Out of the box, so to speak, DP9 appears markedly more modern and ‘flat’ than ever before. There’s just the merest hint of shadowy photo-realism left, and the light-grey text and coloured elements on the dark-grey background makes for a very pleasing work environment.
Examining the main screenshot accompanying this review in a bit more detail, the Mixing Board is in a wide left-hand sidebar, which will go even wider if you need it. The central column hosts a Sequence Editor and a Meter Bridge. A narrower right-hand sidebar gets four smaller windows and inspectors. There’s also a floating plug-in window for good measure. This just happens to be how I’d set up the environment for the screenshot, and any number of alternatives are possible, including hiding one or both sidebars, making a totally different selection of editors and inspectors, and popping individual ‘cells’ out into their own separate windows.
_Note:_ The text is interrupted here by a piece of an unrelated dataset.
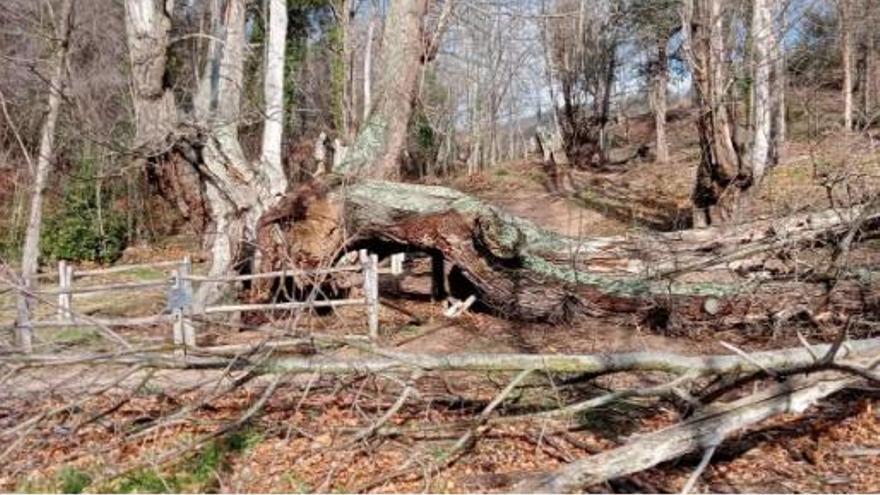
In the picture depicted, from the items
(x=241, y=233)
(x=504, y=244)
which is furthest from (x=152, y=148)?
(x=504, y=244)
You’re not bound to stick with the grey look either. For years now DP’s appearance has essentially been ‘skinned’, and a couple of dozen alternative ‘Themes’ allow for strikingly different appearances.
A clutch of ‘MasterWorks’ processors began years back with a useful (if not mind-blowing) multi-band compressor and mastering limiter. It now extends to a fine, flexible EQ, a really top-class gate, and copies of sought-after hardware compressors. A convolution reverb, ProVerb, sounds absolutely great, has lots of good impulse responses, and can load others too. There are surprisingly sophisticated tools like Precision Delay, for helping to make multi-miked sources phase-coherent; Dynamic Equalizer, for problem solving and mastering tasks; and Spatial Maximizer, an M-S mastering processor that wouldn’t be out of place feeding a vinyl cutting lathe. At the other end of the scale are a shedload of guitar effects that offer a really comprehensive set of emulations of well-known distortion and effects pedals, alongside amp sims and cabinet/room/mic modelling.
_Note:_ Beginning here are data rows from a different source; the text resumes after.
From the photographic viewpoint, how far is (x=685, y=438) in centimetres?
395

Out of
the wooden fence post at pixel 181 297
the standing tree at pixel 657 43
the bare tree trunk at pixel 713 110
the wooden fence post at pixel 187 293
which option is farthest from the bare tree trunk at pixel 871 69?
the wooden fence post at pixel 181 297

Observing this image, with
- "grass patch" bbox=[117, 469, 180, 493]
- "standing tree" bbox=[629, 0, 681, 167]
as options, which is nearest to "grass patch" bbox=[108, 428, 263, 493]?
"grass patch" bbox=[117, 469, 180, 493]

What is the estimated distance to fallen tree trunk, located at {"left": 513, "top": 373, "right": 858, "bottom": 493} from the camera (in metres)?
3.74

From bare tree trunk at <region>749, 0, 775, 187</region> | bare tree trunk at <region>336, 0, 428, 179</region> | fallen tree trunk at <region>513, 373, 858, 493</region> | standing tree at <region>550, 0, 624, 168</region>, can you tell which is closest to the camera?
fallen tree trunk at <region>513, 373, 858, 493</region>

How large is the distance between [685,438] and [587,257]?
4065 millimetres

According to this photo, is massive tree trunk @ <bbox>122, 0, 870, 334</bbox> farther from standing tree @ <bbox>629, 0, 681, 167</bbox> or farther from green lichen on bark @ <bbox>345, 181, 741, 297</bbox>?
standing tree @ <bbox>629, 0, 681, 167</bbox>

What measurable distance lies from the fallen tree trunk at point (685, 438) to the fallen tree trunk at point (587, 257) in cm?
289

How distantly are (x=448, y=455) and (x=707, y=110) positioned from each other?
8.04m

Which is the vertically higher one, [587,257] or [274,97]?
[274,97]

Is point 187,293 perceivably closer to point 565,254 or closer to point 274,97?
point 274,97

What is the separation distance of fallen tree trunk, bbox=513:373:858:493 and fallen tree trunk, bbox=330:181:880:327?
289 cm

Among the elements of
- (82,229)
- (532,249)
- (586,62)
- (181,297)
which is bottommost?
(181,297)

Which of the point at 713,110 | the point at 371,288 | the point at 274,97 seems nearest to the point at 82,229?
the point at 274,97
Virtual instrument provision is somewhat less impressive. As described in the main text, DP9 gets a new old synth called MX4. But otherwise it’s a fairly Spartan trio of mono and polysynth emulations, the most basic sampler imaginable, and a rather plain FM synth. Neither MOTU’s own MachFive sampler, nor any of the libraries like Electric Keys or Ethno, have ever made it into DP, even in a cut-down form.
Fortunately, there is good third-party support for VST format plug-ins, and (on the Mac) Audio Units. What’s more, there’s a great built-in plug-in-management feature, and you can establish multiple plug-in sets for different circumstances, or to exclude VST/AU duplicates. DP also benefits from a background ‘pre-gen’ plug-in rendering feature, which performs behind-the-scenes track freezes when there are CPU cycles to spare, and can make for a much lower CPU hit during playback than might otherwise be possible. A number of useful MIDI track plug-ins is available too, which modify live or pre-recorded MIDI data, and they include a very capable arpeggiator and various transposition and harmonisation tools.